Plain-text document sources
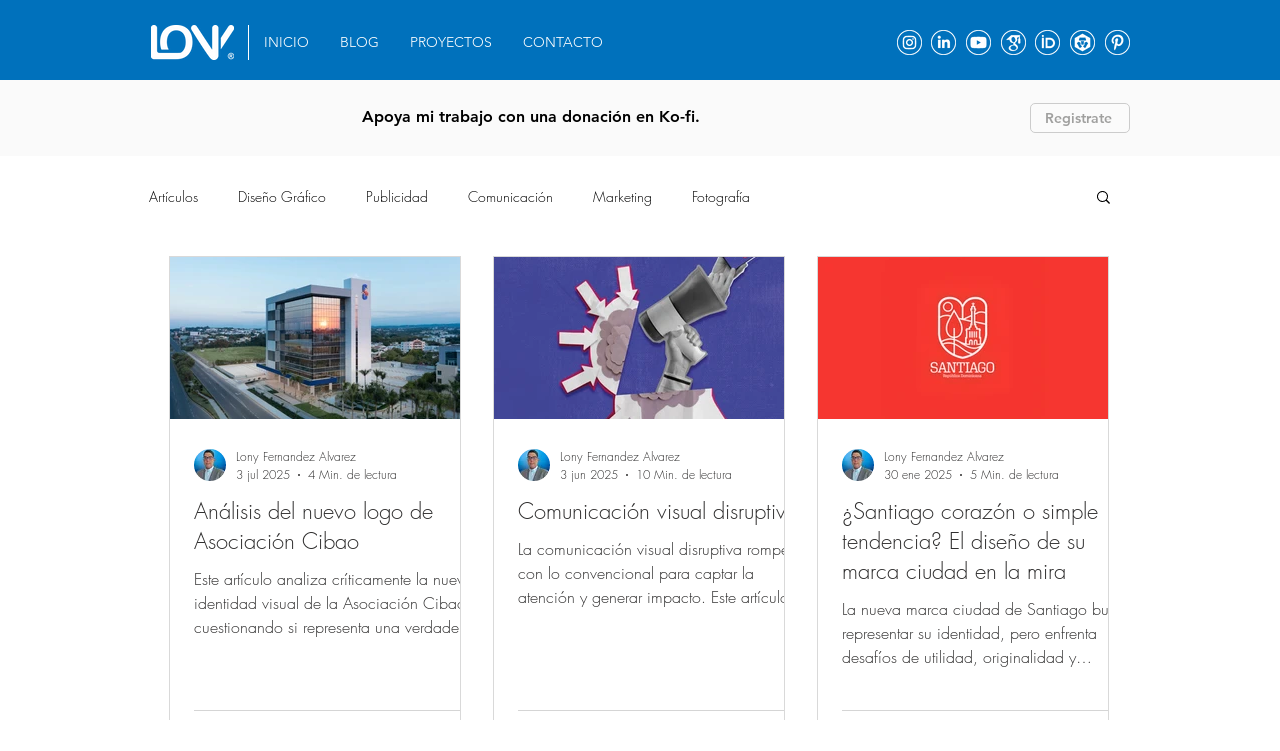

--- FILE ---
content_type: text/html; charset=utf-8
request_url: https://www.google.com/recaptcha/api2/aframe
body_size: 257
content:
<!DOCTYPE HTML><html><head><meta http-equiv="content-type" content="text/html; charset=UTF-8"></head><body><script nonce="3ry_y6fwU6DAv4RIaT624g">/** Anti-fraud and anti-abuse applications only. See google.com/recaptcha */ try{var clients={'sodar':'https://pagead2.googlesyndication.com/pagead/sodar?'};window.addEventListener("message",function(a){try{if(a.source===window.parent){var b=JSON.parse(a.data);var c=clients[b['id']];if(c){var d=document.createElement('img');d.src=c+b['params']+'&rc='+(localStorage.getItem("rc::a")?sessionStorage.getItem("rc::b"):"");window.document.body.appendChild(d);sessionStorage.setItem("rc::e",parseInt(sessionStorage.getItem("rc::e")||0)+1);localStorage.setItem("rc::h",'1769450536655');}}}catch(b){}});window.parent.postMessage("_grecaptcha_ready", "*");}catch(b){}</script></body></html>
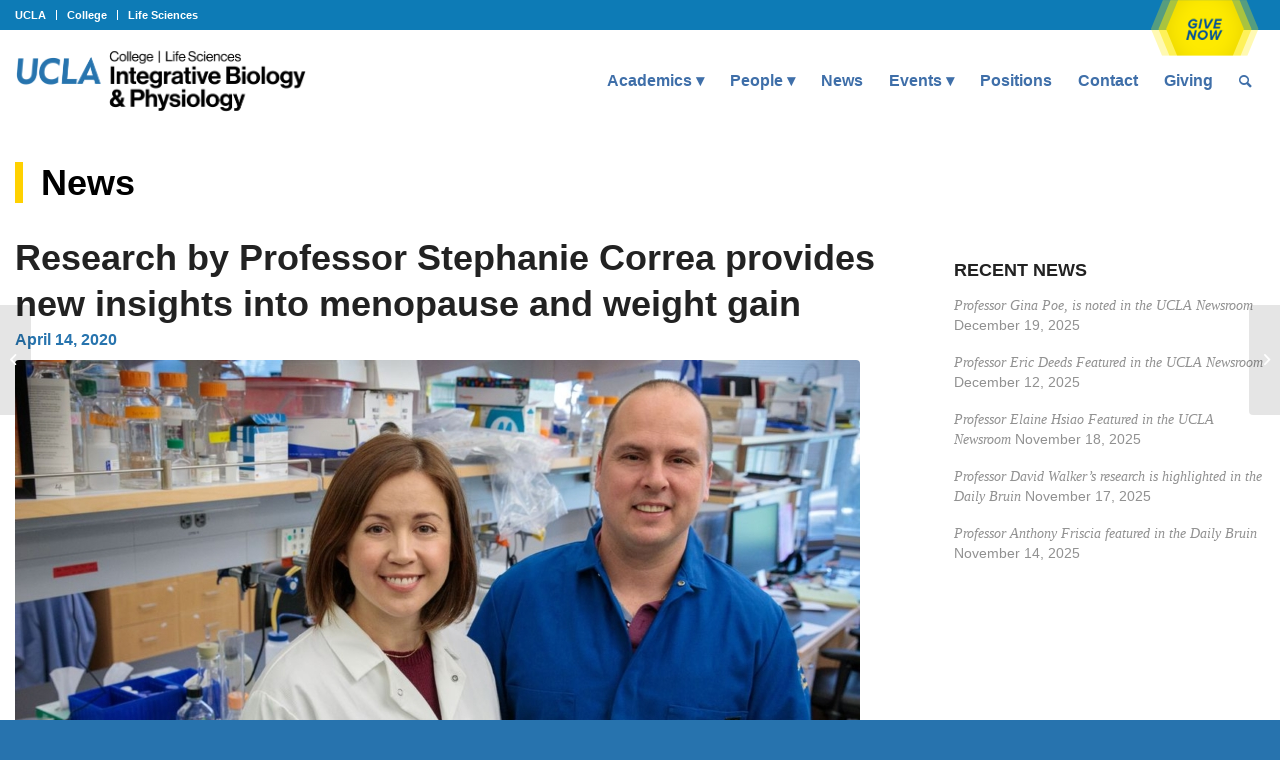

--- FILE ---
content_type: text/css
request_url: https://www.ibp.ucla.edu/wp-content/themes/uclalifesciences/style.css?ver=2.0
body_size: 282
content:
/*
Theme Name: UCLA Life Sciences
Description: A <a href='http://codex.wordpress.org/Child_Themes'>Child Theme</a> for the Enfold Wordpress Theme.
Version: 2.0
Author: UCLA Life Sciences Computing
Author URI: http://lsc.ucla.edu
Template: enfold
*/



/*Add your own styles here:*/
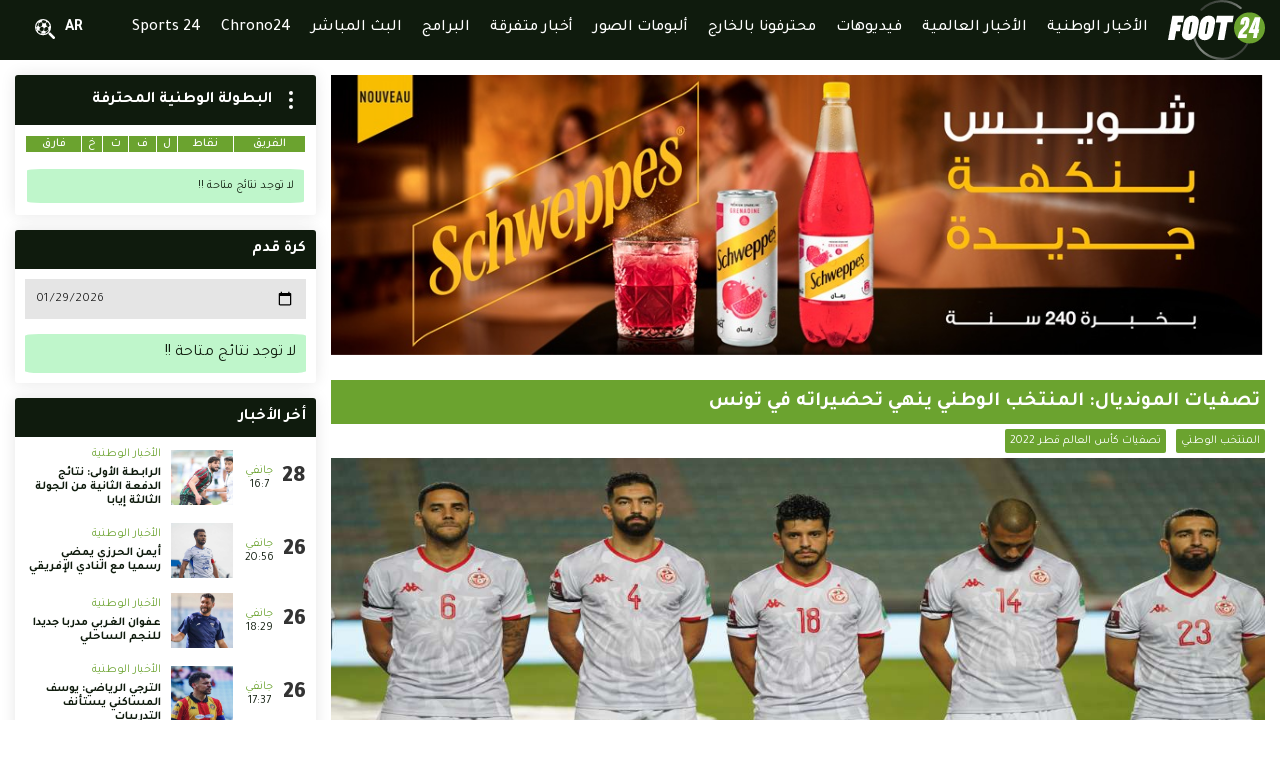

--- FILE ---
content_type: text/css
request_url: https://www.foot24.tn/public//front/css/footer.css
body_size: 406
content:
.dc-footer {
	background-color: #0F1B0D;
	color: #ffffff;
	position: relative;
	z-index: 2;
}

.dc-footer::before {
	content: "";
	z-index: -1;
	position: absolute;
	left: 0;
	right: 0;
	top: 0;
	bottom: 0;
	background-image: url(../img/footer.jpg);
	background-repeat: no-repeat;
	background-position: center;
	background-size: cover;
	opacity: 0.3;
	filter: grayscale(1);
}

.dc-footer-bottom {
	border-top: solid 1px rgba(255, 255, 255, 0.1);
	padding: 15px 0;
}

.dc-footer-bottom h2 {
	margin: 0;
	margin-bottom: 15px;
	font-size: 20px;
}

.dc-footer-bottom p {
	margin: 0;
}

.dc-footer-bottom ul {
	list-style: none;
	padding: 0;
	margin: 0;
}

.dc-footer-bottom a {
	text-decoration: none;
	color: #f2f2f2;
	font-size: 14px;
	display: inline-block;
	margin: 5px 0;
}

.dc-footer-bottom a:hover {
	color: var(--bg-color);
}

.dc-social-icons-footer .dc-col-social {
	text-align: center;
}

.dc-social-icons-footer .dc-social-txt {
	text-transform: uppercase;
	font-size: 12px;
}

.dc-social-icons-footer .dc-social-icon {
	background-color: #ffffff;
	display: inline-flex;
	width: 50px;
	height: 50px;
	color: #0F1B0D;
	align-items: center;
	border-radius: 50%;
	justify-content: center;
}

--- FILE ---
content_type: text/css
request_url: https://www.foot24.tn/public//front/css/side.css
body_size: 795
content:
.dc-side {
	margin-bottom: 15px;
	border-radius: 3px;
	overflow: hidden;
	box-shadow: 0 0 15px rgba(0, 0, 0, .1);
}

.dc-side .h2,
.dc-side h2:not(.nope) {
	margin: 0;
	background-color: #0F1B0D;
	color: #ffffff;
	font-size: 16px;
	font-weight: 600;
	padding: 10px;
}

.dc-side .dc-side-content {
	padding: 10px;
}

.dc-side .dc-cate-tle a {
	font-size: 13px;
}

.dc-side-content table {
	width: 100%;
	border-spacing: 1px;
	font-size: 14px;
}

.dc-side-content thead th {
	font-weight: 500;
	color: #ffffff;
	font-size: 12px;
}

.dc-side-content thead tr {
	background-color: var(--bg-color);
}

.dc-side-content tbody>tr:nth-child(2n) {
	background-color: rgba(0, 0, 0, .05);
}

.dc-side-content tbody>tr:hover {
	background-color: rgba(0, 0, 0, .1);
}

.dc-side-content tbody>tr>td>div {
	display: flex;
	font-size: 12px;
}

html:not(:lang(ar)) .dc-side-content tbody>tr>td>div>span:nth-child(1) {
	margin-right: 5px;
}

html:lang(ar) .dc-side-content tbody>tr>td>div>span:nth-child(1) {
	margin-left: 5px;
}

.dc-side-content tbody>tr>td>span {
	display: block;
	padding: 2px;
	font-size: 12px;
	text-align: center;
}

.dc-leagues .dc-league-d,
.dc-leagues .dc-league-p {
	background-color: rgba(0, 0, 0, .1);
	border-radius: 100px;
	padding: 0 5px;
	font-size: 14px;
}

.dc-league-p-t {
	text-align: center;
	font-size: 14px;
}

.dc-leagues .dc-league-d {
	background-color: #0F1B0D;
	color: #ffffff;
	text-align: center;
}

.dc-leagues .dc-col-auto {
	text-align: center;
}

.dc-leagues>.dc-league {
	padding: 5px;
}

.dc-leagues>.dc-league:nth-child(2n) {
	background-color: rgba(0, 0, 0, .05);
}

.dc-leagues>.dc-league:hover {
	background-color: rgba(0, 0, 0, .1);
}

.dc-leagues-date input {
	width: 100%;
	padding: 10px;
	background-color: rgba(0, 0, 0, .1);
}

.dc-button-national {
	width: 30px;
	height: 30px;
	border-radius: 50%;
	cursor: pointer;
}

.dc-button-national:hover {
	background-color: rgba(255, 255, 255, .1)
}

.dc-button-national::before,
.dc-button-national>span,
.dc-button-national::after {
	content: "";
	display: block;
	width: 4px;
	height: 4px;
	background: #ffffff;
	border-radius: 50%;
	margin: 3px auto;
}

#dv-content-side .dc-cate a {
	background: none;
	color: var(--bg-color);
	padding: 0;
}

#dv-content-side .dc-cate-tle,
#dv-content-side .dc-cate-tle a {
	padding: 0;
	font-size: 12px
}

.dc-timeline {
	display: flex;
	align-items: center;
}

.dc-timeline::before {
	content: attr(data-day);
	min-width: 50%;
	flex: 0 0 50%;
	font-size: 23px;
	font-weight: 900;
	box-sizing: border-box;
	color: rgba(0, 0, 0, .8)
}

.dc-timeline>span {
	font-size: 12px;
	min-width: 50%;
	flex: 0 0 50%;
	text-align: center;
}

.dc-timeline>span::before {
	content: attr(data-month);
	display: block;
	box-sizing: border-box;
	color: var(--bg-color);
}

.dc-national-popup {
	position: absolute;
	right: 0;
	left: 0;
	background: #ffffff;
	box-shadow: 0 0 3px rgba(0, 0, 0, .8);
	overflow: hidden;
	max-height: 0px;
	transition: 0.2s;
	border-radius: 3px;
}

.dc-national-popup.dc-active {
	max-height: 200px;
}

.dc-national-popup .dc-national-content {
	padding: 5px 0;
}

.dc-national-popup .dc-national-content button {
	border: none;
	background: none;
	height: 30px;
	display: block;
	width: 100%;
	transition: 0.2s;
	text-align: left;
	padding: 0 10px;
}

 :lang(ar) .dc-national-popup .dc-national-content button {
	text-align: right;
}

.dc-national-popup .dc-national-content button:hover {
	background-color: rgba(0, 0, 0, .05);
}

.dc-national-popup .dc-national-content button.dc-active {
	background-color: var(--bg-color);
	color: #ffffff;
}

_REQUIRED WORK_.
The records above must be retyped exactly. Please omit the pictures.

_EXERCISE OUTPUT_.
--- FILE ---
content_type: text/html; charset=utf-8
request_url: https://www.google.com/recaptcha/api2/aframe
body_size: 257
content:
<!DOCTYPE HTML><html><head><meta http-equiv="content-type" content="text/html; charset=UTF-8"></head><body><script nonce="3ry_y6fwU6DAv4RIaT624g">/** Anti-fraud and anti-abuse applications only. See google.com/recaptcha */ try{var clients={'sodar':'https://pagead2.googlesyndication.com/pagead/sodar?'};window.addEventListener("message",function(a){try{if(a.source===window.parent){var b=JSON.parse(a.data);var c=clients[b['id']];if(c){var d=document.createElement('img');d.src=c+b['params']+'&rc='+(localStorage.getItem("rc::a")?sessionStorage.getItem("rc::b"):"");window.document.body.appendChild(d);sessionStorage.setItem("rc::e",parseInt(sessionStorage.getItem("rc::e")||0)+1);localStorage.setItem("rc::h",'1769450536655');}}}catch(b){}});window.parent.postMessage("_grecaptcha_ready", "*");}catch(b){}</script></body></html>

--- FILE ---
content_type: text/css
request_url: https://www.ibp.ucla.edu/wp-content/themes/uclalifesciences/style.css?ver=2.0
body_size: 282
content:
/*
Theme Name: UCLA Life Sciences
Description: A <a href='http://codex.wordpress.org/Child_Themes'>Child Theme</a> for the Enfold Wordpress Theme.
Version: 2.0
Author: UCLA Life Sciences Computing
Author URI: http://lsc.ucla.edu
Template: enfold
*/



/*Add your own styles here:*/

--- FILE ---
content_type: text/css
request_url: https://www.foot24.tn/public//front/css/footer.css
body_size: 406
content:
.dc-footer {
	background-color: #0F1B0D;
	color: #ffffff;
	position: relative;
	z-index: 2;
}

.dc-footer::before {
	content: "";
	z-index: -1;
	position: absolute;
	left: 0;
	right: 0;
	top: 0;
	bottom: 0;
	background-image: url(../img/footer.jpg);
	background-repeat: no-repeat;
	background-position: center;
	background-size: cover;
	opacity: 0.3;
	filter: grayscale(1);
}

.dc-footer-bottom {
	border-top: solid 1px rgba(255, 255, 255, 0.1);
	padding: 15px 0;
}

.dc-footer-bottom h2 {
	margin: 0;
	margin-bottom: 15px;
	font-size: 20px;
}

.dc-footer-bottom p {
	margin: 0;
}

.dc-footer-bottom ul {
	list-style: none;
	padding: 0;
	margin: 0;
}

.dc-footer-bottom a {
	text-decoration: none;
	color: #f2f2f2;
	font-size: 14px;
	display: inline-block;
	margin: 5px 0;
}

.dc-footer-bottom a:hover {
	color: var(--bg-color);
}

.dc-social-icons-footer .dc-col-social {
	text-align: center;
}

.dc-social-icons-footer .dc-social-txt {
	text-transform: uppercase;
	font-size: 12px;
}

.dc-social-icons-footer .dc-social-icon {
	background-color: #ffffff;
	display: inline-flex;
	width: 50px;
	height: 50px;
	color: #0F1B0D;
	align-items: center;
	border-radius: 50%;
	justify-content: center;
}

--- FILE ---
content_type: text/css
request_url: https://www.foot24.tn/public//front/css/side.css
body_size: 795
content:
.dc-side {
	margin-bottom: 15px;
	border-radius: 3px;
	overflow: hidden;
	box-shadow: 0 0 15px rgba(0, 0, 0, .1);
}

.dc-side .h2,
.dc-side h2:not(.nope) {
	margin: 0;
	background-color: #0F1B0D;
	color: #ffffff;
	font-size: 16px;
	font-weight: 600;
	padding: 10px;
}

.dc-side .dc-side-content {
	padding: 10px;
}

.dc-side .dc-cate-tle a {
	font-size: 13px;
}

.dc-side-content table {
	width: 100%;
	border-spacing: 1px;
	font-size: 14px;
}

.dc-side-content thead th {
	font-weight: 500;
	color: #ffffff;
	font-size: 12px;
}

.dc-side-content thead tr {
	background-color: var(--bg-color);
}

.dc-side-content tbody>tr:nth-child(2n) {
	background-color: rgba(0, 0, 0, .05);
}

.dc-side-content tbody>tr:hover {
	background-color: rgba(0, 0, 0, .1);
}

.dc-side-content tbody>tr>td>div {
	display: flex;
	font-size: 12px;
}

html:not(:lang(ar)) .dc-side-content tbody>tr>td>div>span:nth-child(1) {
	margin-right: 5px;
}

html:lang(ar) .dc-side-content tbody>tr>td>div>span:nth-child(1) {
	margin-left: 5px;
}

.dc-side-content tbody>tr>td>span {
	display: block;
	padding: 2px;
	font-size: 12px;
	text-align: center;
}

.dc-leagues .dc-league-d,
.dc-leagues .dc-league-p {
	background-color: rgba(0, 0, 0, .1);
	border-radius: 100px;
	padding: 0 5px;
	font-size: 14px;
}

.dc-league-p-t {
	text-align: center;
	font-size: 14px;
}

.dc-leagues .dc-league-d {
	background-color: #0F1B0D;
	color: #ffffff;
	text-align: center;
}

.dc-leagues .dc-col-auto {
	text-align: center;
}

.dc-leagues>.dc-league {
	padding: 5px;
}

.dc-leagues>.dc-league:nth-child(2n) {
	background-color: rgba(0, 0, 0, .05);
}

.dc-leagues>.dc-league:hover {
	background-color: rgba(0, 0, 0, .1);
}

.dc-leagues-date input {
	width: 100%;
	padding: 10px;
	background-color: rgba(0, 0, 0, .1);
}

.dc-button-national {
	width: 30px;
	height: 30px;
	border-radius: 50%;
	cursor: pointer;
}

.dc-button-national:hover {
	background-color: rgba(255, 255, 255, .1)
}

.dc-button-national::before,
.dc-button-national>span,
.dc-button-national::after {
	content: "";
	display: block;
	width: 4px;
	height: 4px;
	background: #ffffff;
	border-radius: 50%;
	margin: 3px auto;
}

#dv-content-side .dc-cate a {
	background: none;
	color: var(--bg-color);
	padding: 0;
}

#dv-content-side .dc-cate-tle,
#dv-content-side .dc-cate-tle a {
	padding: 0;
	font-size: 12px
}

.dc-timeline {
	display: flex;
	align-items: center;
}

.dc-timeline::before {
	content: attr(data-day);
	min-width: 50%;
	flex: 0 0 50%;
	font-size: 23px;
	font-weight: 900;
	box-sizing: border-box;
	color: rgba(0, 0, 0, .8)
}

.dc-timeline>span {
	font-size: 12px;
	min-width: 50%;
	flex: 0 0 50%;
	text-align: center;
}

.dc-timeline>span::before {
	content: attr(data-month);
	display: block;
	box-sizing: border-box;
	color: var(--bg-color);
}

.dc-national-popup {
	position: absolute;
	right: 0;
	left: 0;
	background: #ffffff;
	box-shadow: 0 0 3px rgba(0, 0, 0, .8);
	overflow: hidden;
	max-height: 0px;
	transition: 0.2s;
	border-radius: 3px;
}

.dc-national-popup.dc-active {
	max-height: 200px;
}

.dc-national-popup .dc-national-content {
	padding: 5px 0;
}

.dc-national-popup .dc-national-content button {
	border: none;
	background: none;
	height: 30px;
	display: block;
	width: 100%;
	transition: 0.2s;
	text-align: left;
	padding: 0 10px;
}

 :lang(ar) .dc-national-popup .dc-national-content button {
	text-align: right;
}

.dc-national-popup .dc-national-content button:hover {
	background-color: rgba(0, 0, 0, .05);
}

.dc-national-popup .dc-national-content button.dc-active {
	background-color: var(--bg-color);
	color: #ffffff;
}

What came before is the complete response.